ARTICLE:
[occt.git] / src / Geom / Geom_Parabola.cdl

-- Created on: 1993-03-10
-- Created by: JCV
-- Copyright (c) 1993-1999 Matra Datavision
-- Copyright (c) 1999-2014 OPEN CASCADE SAS
--
-- This file is part of Open CASCADE Technology software library.
--
-- This library is free software; you can redistribute it and/or modify it under
-- the terms of the GNU Lesser General Public License version 2.1 as published
-- by the Free Software Foundation, with special exception defined in the file
-- OCCT_LGPL_EXCEPTION.txt. Consult the file LICENSE_LGPL_21.txt included in OCCT
-- distribution for complete text of the license and disclaimer of any warranty.
--
-- Alternatively, this file may be used under the terms of Open CASCADE
-- commercial license or contractual agreement.

class Parabola from Geom inherits Conic from Geom

        ---Purpose : Describes a parabola in 3D space.
    	-- A parabola is defined by its focal length (i.e. the
    	-- distance between its focus and its apex) and is
    	-- positioned in space with a coordinate system
    	-- (gp_Ax2 object) where:
    	-- - the origin is the apex of the parabola,
    	-- - the "X Axis" defines the axis of symmetry; the
    	--   parabola is on the positive side of this axis,
    	-- - the origin, "X Direction" and "Y Direction" define the
    	--   plane of the parabola.
    	--   This coordinate system is the local coordinate
    	-- system of the parabola.
    	-- The "main Direction" of this coordinate system is a
    	-- vector normal to the plane of the parabola. The axis,
    	-- of which the origin and unit vector are respectively the
    	-- origin and "main Direction" of the local coordinate
    	-- system, is termed the "Axis" or "main Axis" of the parabola.
    	-- The "main Direction" of the local coordinate system
    	-- gives an explicit orientation to the parabola,
    	-- determining the direction in which the parameter
    	-- increases along the parabola.
    	-- The Geom_Parabola parabola is parameterized as follows:
    	-- P(U) = O + U*U/(4.*F)*XDir + U*YDir
    	-- where:
    	-- - P is the point of parameter U,
    	-- - O, XDir and YDir are respectively the origin, "X
    	--   Direction" and "Y Direction" of its local coordinate system,
    	-- - F is the focal length of the parabola.
    	--  The parameter of the parabola is therefore its Y
    	-- coordinate in the local coordinate system, with the "X
    	-- Axis" of the local coordinate system defining the origin
    	-- of the parameter.
    	-- The parameter range is ] -infinite, +infinite [.

LISTING:
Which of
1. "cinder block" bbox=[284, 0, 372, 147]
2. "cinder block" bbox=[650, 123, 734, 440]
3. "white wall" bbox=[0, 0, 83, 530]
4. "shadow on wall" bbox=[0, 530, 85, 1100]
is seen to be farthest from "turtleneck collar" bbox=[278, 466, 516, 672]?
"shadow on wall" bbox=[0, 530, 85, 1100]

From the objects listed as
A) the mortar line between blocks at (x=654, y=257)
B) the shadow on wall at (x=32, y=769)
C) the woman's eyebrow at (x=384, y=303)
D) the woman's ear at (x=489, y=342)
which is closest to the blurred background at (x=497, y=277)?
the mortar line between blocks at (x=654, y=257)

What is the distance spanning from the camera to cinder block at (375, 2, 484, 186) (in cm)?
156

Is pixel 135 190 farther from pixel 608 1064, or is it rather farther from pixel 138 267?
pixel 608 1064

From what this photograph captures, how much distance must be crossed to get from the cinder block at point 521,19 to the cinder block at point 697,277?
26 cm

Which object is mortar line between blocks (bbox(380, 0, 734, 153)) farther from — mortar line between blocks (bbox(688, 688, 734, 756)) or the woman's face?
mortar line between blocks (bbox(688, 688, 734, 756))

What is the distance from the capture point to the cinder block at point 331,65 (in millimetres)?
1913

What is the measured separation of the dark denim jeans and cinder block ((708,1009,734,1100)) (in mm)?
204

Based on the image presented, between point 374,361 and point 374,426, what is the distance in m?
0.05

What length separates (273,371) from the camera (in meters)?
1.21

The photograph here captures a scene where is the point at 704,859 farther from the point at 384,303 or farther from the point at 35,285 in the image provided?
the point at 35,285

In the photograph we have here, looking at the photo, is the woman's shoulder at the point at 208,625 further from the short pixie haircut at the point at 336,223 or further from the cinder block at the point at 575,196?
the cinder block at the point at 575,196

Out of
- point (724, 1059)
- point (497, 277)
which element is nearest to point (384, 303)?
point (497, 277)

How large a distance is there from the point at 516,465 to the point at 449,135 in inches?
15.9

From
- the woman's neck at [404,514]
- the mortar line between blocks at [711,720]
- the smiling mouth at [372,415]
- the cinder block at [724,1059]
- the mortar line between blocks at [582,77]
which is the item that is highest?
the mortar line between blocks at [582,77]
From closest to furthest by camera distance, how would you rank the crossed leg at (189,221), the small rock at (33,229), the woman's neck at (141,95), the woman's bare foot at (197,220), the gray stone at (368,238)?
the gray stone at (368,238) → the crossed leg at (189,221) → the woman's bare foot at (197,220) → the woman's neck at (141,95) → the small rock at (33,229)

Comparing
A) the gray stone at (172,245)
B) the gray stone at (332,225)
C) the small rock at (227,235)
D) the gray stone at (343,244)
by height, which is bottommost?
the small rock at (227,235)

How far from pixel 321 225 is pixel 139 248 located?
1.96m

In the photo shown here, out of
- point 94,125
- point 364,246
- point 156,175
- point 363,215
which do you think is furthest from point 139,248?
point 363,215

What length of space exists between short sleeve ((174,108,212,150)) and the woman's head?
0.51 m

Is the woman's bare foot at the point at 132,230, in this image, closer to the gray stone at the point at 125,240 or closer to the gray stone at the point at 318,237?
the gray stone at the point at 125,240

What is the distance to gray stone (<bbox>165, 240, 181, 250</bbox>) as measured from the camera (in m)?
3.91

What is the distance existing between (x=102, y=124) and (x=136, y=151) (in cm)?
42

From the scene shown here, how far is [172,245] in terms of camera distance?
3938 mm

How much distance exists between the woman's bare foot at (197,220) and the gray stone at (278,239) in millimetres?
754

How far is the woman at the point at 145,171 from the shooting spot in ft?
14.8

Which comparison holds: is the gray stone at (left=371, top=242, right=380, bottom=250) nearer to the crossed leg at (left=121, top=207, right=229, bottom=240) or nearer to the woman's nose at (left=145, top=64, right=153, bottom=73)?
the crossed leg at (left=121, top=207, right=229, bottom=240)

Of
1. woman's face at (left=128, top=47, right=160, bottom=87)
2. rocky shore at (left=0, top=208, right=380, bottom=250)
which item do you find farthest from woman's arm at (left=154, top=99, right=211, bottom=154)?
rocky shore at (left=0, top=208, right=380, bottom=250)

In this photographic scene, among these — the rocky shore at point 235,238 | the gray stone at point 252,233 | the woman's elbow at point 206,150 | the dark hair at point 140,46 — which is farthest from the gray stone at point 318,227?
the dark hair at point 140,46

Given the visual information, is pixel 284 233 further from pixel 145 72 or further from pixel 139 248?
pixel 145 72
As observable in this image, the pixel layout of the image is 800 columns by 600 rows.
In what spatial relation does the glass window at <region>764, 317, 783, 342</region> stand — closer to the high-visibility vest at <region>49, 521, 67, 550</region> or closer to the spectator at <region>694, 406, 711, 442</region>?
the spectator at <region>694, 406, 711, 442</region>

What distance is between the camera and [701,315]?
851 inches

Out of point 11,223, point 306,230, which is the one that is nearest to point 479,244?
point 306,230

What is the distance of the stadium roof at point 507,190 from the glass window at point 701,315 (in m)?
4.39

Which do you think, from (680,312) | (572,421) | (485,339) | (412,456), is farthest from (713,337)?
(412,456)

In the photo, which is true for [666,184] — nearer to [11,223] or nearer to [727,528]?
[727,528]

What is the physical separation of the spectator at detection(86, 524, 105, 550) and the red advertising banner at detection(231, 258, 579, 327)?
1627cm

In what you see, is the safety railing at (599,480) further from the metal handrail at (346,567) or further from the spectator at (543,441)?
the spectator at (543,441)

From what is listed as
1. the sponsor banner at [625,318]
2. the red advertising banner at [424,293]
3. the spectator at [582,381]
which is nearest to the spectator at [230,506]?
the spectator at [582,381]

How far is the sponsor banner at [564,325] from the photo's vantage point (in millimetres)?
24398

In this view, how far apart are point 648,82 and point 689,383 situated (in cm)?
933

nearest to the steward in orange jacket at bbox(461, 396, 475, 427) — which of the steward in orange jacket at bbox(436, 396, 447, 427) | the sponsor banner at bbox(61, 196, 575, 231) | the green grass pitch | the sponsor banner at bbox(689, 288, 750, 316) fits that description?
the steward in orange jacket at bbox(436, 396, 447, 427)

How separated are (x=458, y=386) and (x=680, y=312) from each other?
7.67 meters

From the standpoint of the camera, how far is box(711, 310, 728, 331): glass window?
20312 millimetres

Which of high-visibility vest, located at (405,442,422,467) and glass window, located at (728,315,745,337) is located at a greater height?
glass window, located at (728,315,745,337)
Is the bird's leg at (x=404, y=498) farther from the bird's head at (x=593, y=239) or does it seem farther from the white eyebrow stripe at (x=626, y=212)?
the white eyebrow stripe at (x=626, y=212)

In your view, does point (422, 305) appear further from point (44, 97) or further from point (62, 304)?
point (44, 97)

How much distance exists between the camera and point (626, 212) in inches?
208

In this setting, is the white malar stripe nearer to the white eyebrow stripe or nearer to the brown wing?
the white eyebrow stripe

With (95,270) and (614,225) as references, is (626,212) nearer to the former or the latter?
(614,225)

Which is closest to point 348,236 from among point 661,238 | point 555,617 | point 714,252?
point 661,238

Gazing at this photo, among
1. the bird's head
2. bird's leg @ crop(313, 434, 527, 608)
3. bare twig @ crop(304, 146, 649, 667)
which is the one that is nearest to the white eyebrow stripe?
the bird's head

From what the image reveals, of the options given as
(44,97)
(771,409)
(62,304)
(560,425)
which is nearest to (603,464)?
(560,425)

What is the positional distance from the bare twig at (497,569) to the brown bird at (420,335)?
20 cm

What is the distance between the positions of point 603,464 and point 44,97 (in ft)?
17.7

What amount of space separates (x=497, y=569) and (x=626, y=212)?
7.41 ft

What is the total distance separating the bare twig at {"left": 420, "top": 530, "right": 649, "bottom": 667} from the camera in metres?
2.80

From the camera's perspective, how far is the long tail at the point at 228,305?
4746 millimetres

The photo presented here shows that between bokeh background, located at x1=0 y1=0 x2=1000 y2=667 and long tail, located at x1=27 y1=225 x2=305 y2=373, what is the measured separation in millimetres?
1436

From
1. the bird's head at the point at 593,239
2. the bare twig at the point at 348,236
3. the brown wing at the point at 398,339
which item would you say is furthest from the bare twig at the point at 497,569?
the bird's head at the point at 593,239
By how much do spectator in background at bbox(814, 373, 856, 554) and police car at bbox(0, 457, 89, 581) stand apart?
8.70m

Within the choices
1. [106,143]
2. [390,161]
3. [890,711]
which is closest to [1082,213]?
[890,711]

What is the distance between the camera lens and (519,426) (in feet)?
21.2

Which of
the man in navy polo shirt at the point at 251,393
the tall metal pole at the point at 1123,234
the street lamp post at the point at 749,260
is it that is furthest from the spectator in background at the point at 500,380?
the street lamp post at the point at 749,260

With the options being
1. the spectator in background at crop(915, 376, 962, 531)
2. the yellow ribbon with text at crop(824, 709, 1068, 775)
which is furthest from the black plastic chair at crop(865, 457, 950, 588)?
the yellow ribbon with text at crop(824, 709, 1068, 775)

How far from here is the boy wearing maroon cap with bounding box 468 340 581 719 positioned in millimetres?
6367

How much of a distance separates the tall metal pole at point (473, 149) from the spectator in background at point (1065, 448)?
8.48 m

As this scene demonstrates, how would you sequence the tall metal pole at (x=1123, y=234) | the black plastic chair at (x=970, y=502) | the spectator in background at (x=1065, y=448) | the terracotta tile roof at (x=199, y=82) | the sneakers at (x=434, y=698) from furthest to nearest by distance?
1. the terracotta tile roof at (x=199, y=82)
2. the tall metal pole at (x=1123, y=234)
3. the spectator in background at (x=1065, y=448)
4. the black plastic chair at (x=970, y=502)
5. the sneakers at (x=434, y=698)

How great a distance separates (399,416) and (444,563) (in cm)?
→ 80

OBJECTIVES:
- 1) Reproduce word for word the passage of the Geom_Parabola file from "-- Created on: 1993-03-10" up to and including "of any warranty.".
- 2) According to the Geom_Parabola file, what distance is the focal length of a parabola?

ANSWERS PROVIDED:
- 1)
-- Created on: 1993-03-10
-- Created by: JCV
-- Copyright (c) 1993-1999 Matra Datavision
-- Copyright (c) 1999-2014 OPEN CASCADE SAS
--
-- This file is part of Open CASCADE Technology software library.
--
-- This library is free software; you can redistribute it and/or modify it under
-- the terms of the GNU Lesser General Public License version 2.1 as published
-- by the Free Software Foundation, with special exception defined in the file
-- OCCT_LGPL_EXCEPTION.txt. Consult the file LICENSE_LGPL_21.txt included in OCCT
-- distribution for complete text of the license and disclaimer of any warranty.

- 2) The distance between its focus and its apex.